Microfoni, cuffie, binocoli, cronometri, metal detector, mangianastri, apparecchiature radio, citofoni… Quelle che normalmente sarebbero considerate invenzioni e conquiste tecnologiche atte a migliorarci la vita diventano prolungamento sensoriale del partito. L’idea orwelliana di controllo sociale assoluto è almeno parzialmente realizzata, e la microspia assurge a rappresentazione del potere repressivo. La qualità della tecnica, alla quale accennavamo, è piegata a un intento malvagio, di sopraffazione. Ma non finisce qui. Paradossalmente, i funzionari della Stasi sono persone di spiccata empatia, capaci di connettersi emotivamente con grande facilità con il prossimo. La spia è colui che ha la qualità di capire ciò che è nascosto dietro le pieghe di uno sguardo o di un’esitazione e che sa sempre qual è l’aspetto più importante su cui indagare, al pari di un cane da fiuto. Ecco che anche l’altra capacità umana, la sensibilità, viene prostrata per scopi oppressivi.Questo meccanismo spietato però va in crisi quando il controllore, che di empatia vive, viene da essa sopraffatto. Il contatto con i momenti quotidiani di calore e bellezza presenti nella vita degli altri finisce inevitabilmente per suscitare domande sulla propria, di vite. È così che si finisce per andare in cerca di surrogati di felicità, o addirittura a voler essere partecipi delle gioie altrui. La stessa tecnologia a questo punto muta da mezzo di controllo a metodo di protezione: un paio di cuffie, piuttosto che perpetrare soprusi, può servire a fare del bene, se guidato dall’umanità. Il male non è negli strumenti, e nemmeno nella sensibilità, che sono di per sé elementi neutri, ma nelle intenzioni.

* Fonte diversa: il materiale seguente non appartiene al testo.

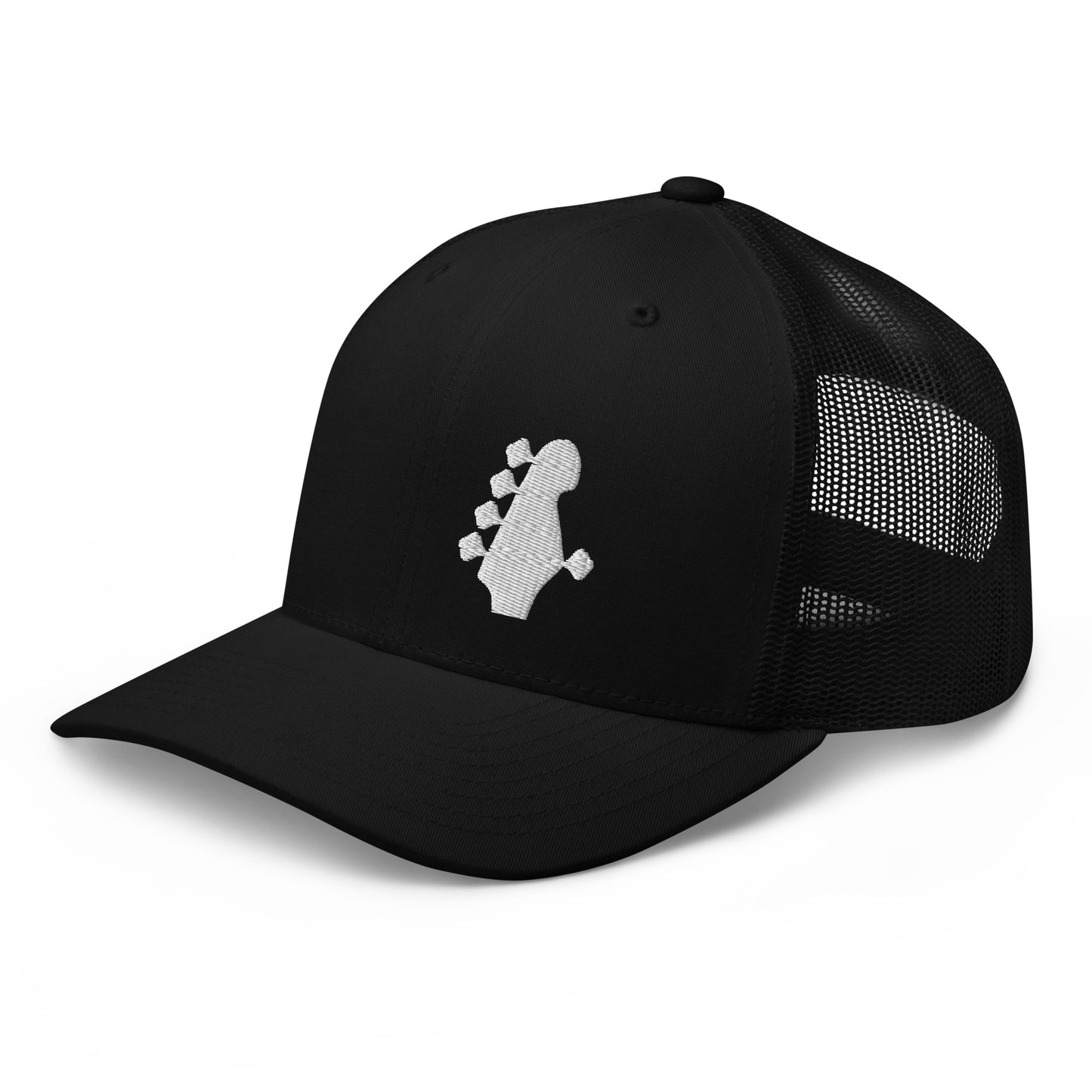 Bass Headstock 5 Trucker Cap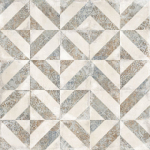 Akmens masės plytelės KAI ORNAMENTO MIX BEIGE 6544, 60 x 60 cm, 1,080 m2/dėž., glazūruotos, rektifik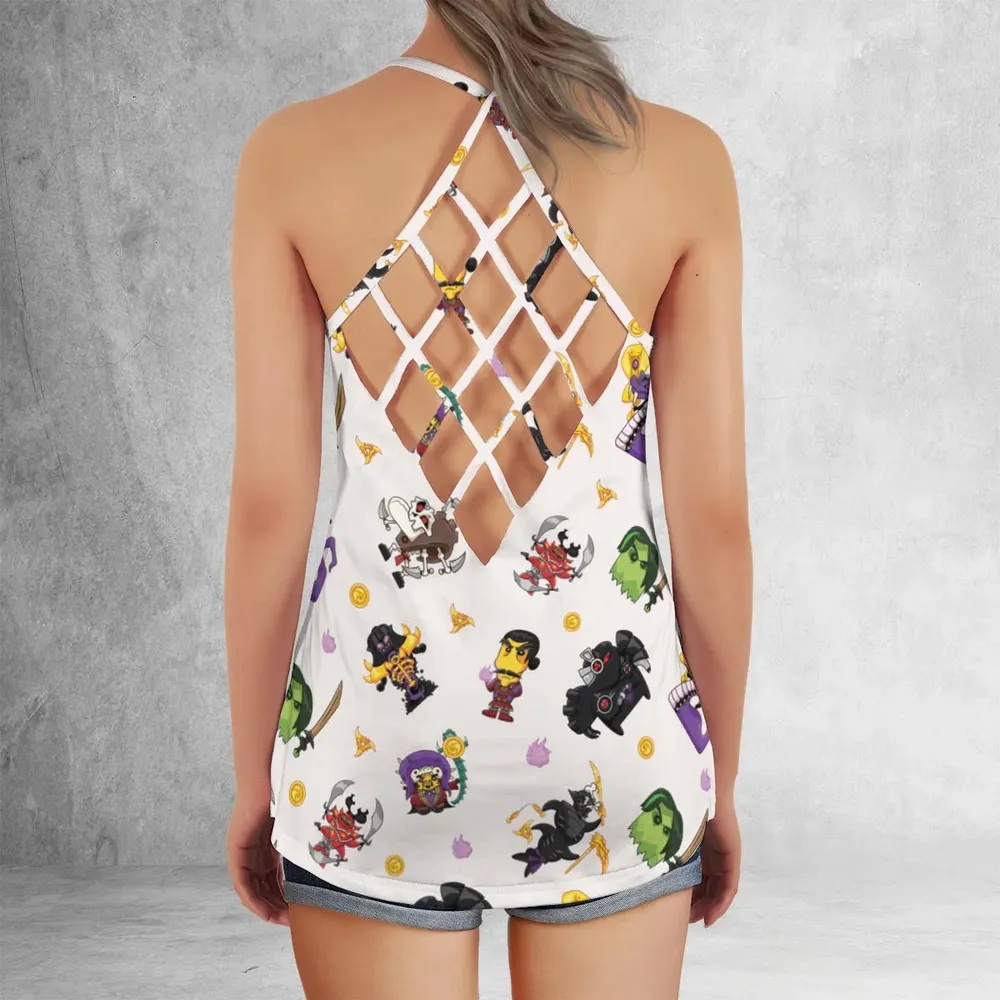 Ninjago Villains Criss Cross Tank Top - 3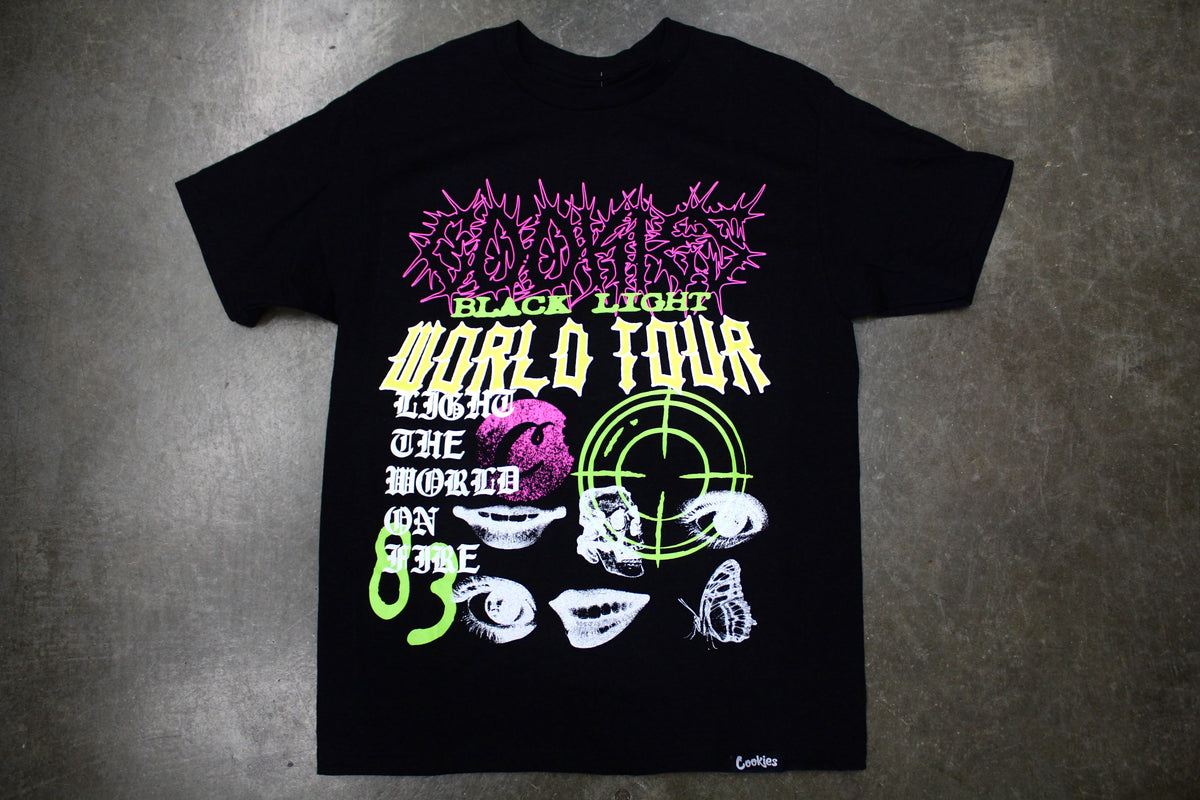 Black light Tee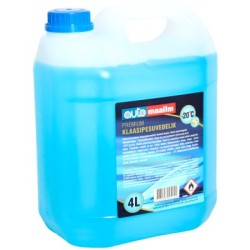 AM Windscreen washer -20C 4L winter lemon
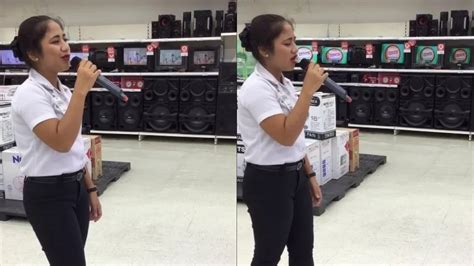 Pinay Saleslady Stuns Netizens With Epic Version Of Hit Song Kamicomph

“Come fa chi ha ascoltato questa musica, ma veramente ascoltato, a rimanere cattivo?”
E allora, dalle Vite degli altri cosa possiamo trarne noi, nel 2020, isolati nelle nostre case? I mezzi di comunicazione che usiamo ogni giorno non sono né bene né male, sono semplicemente conquiste della tecnica. Se per anni li abbiamo vissuti in una spirale di banalizzazione adesso ci appaiono fondamentali, e ce ne appropriamo per rispondere a nostre esigenze umane primarie, per fare e farci del bene. E così è la nostra sensibilità, oggi molto più viva e propensa a connettersi con gli altri, piuttosto che a respingerli. Siamo tornati all’inizio, alla percezione delle cose: un diverso punto di vista può fare la differenza tra un mondo cattivo e di paura e uno di ottimismo e solidarietà. Com’era la frase? “Da grandi poteri derivano grandi responsabilità”? Ecco, se uno strumento ci rende più potenti, se la tecnica ci aiuta, questo non ci esime dal tentare di renderle migliori, e non peggiori, le vite degli altri.